This event will be moderated by Bryan Le Beau. Bryan Le Beau, who holds a Ph.D. from New York University, has retired as Provost and Vice President for Academic Affairs from the University of Saint Mary, and is currently an adjunct professor of history at the University of Missouri – Kansas City and Georgetown University. He has authored several books on various topics in American history, been a speaker on programs such as CSPAN-TV, and for seven years hosted a national public radio program called “Talking History.”
Thomas H. Neale is a native of Auburn, New York. He attended the public schools of Solvay, New York, and holds a bachelor’s degree in Government and International Relations from the School of Foreign Service at Georgetown University, Washington DC. He pursued additional studies at Syracuse University, Syracuse, New York, and the Université de Dijon, Dijon, France.
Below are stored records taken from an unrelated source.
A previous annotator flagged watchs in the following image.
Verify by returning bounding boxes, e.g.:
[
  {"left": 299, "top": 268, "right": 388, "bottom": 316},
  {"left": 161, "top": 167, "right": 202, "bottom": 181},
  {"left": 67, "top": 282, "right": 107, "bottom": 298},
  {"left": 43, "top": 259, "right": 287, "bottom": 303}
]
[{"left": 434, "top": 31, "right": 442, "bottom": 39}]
Mr. Neale holds the position of Specialist in American National Government at the Congressional Research Service of the Library of Congress (CRS). CRS provides non-partisan information services, research, and policy analysis for the Members and committees of Congress.
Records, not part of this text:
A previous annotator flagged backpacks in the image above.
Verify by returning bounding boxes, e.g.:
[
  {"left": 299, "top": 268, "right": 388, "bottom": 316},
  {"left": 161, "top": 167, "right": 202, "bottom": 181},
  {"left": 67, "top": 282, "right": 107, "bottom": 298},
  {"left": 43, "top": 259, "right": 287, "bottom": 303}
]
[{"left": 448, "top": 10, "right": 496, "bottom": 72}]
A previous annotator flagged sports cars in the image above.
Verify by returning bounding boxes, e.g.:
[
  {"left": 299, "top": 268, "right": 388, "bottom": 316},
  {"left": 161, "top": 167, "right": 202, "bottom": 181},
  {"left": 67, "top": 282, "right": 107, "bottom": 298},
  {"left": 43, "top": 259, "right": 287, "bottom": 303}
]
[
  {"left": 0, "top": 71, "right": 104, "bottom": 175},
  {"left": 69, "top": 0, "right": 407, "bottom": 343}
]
Mr. Neale’s research and analysis portfolio includes American constitutional theory and history; American political history; U.S. elections, with concentration on the presidency and the Electoral College; and presidential and vice presidential qualifications for office, terms, tenure, succession, and disability. In addition to over 250 CRS confidential congressional memoranda and CRS reports for Congress, he has contributed to such Library of Congress publications as Library of Congress Information Bulletin, Library of Congress Gazette, CRS Report, LCPA Insights, and CRS at 100: A Centennial History of the Congressional Research Service. Mr. Neale has testified before committees of the House of Representatives and the Senate on various issues. His external writings include contributions to Wilson Quarterly, the State Department’s E-journal USA, The Encyclopedia of the United States Congress, and The Encyclopedia of the United States in the 19th Century. He has lectured on the U.S. election process at Meridian International, the Academy for Educational Development, the Organization of American States, and the House of Representatives’ Parliamentary Development Task Force and its House Democracy Partnership. He has also served as a panelist for C-Span. For the U.S. State Department, he has lectured at the Foreign Press Center in Washington; the U.S. Embassy in Austria and the Universities of Innsbruck, Klagenfurt, and Salzburg, in Austria; and the Egyptian Parliament and the American University in Cairo. He also served as a panelist for the State Department’s WorldNet television and Voice of America radio international service broadcasts.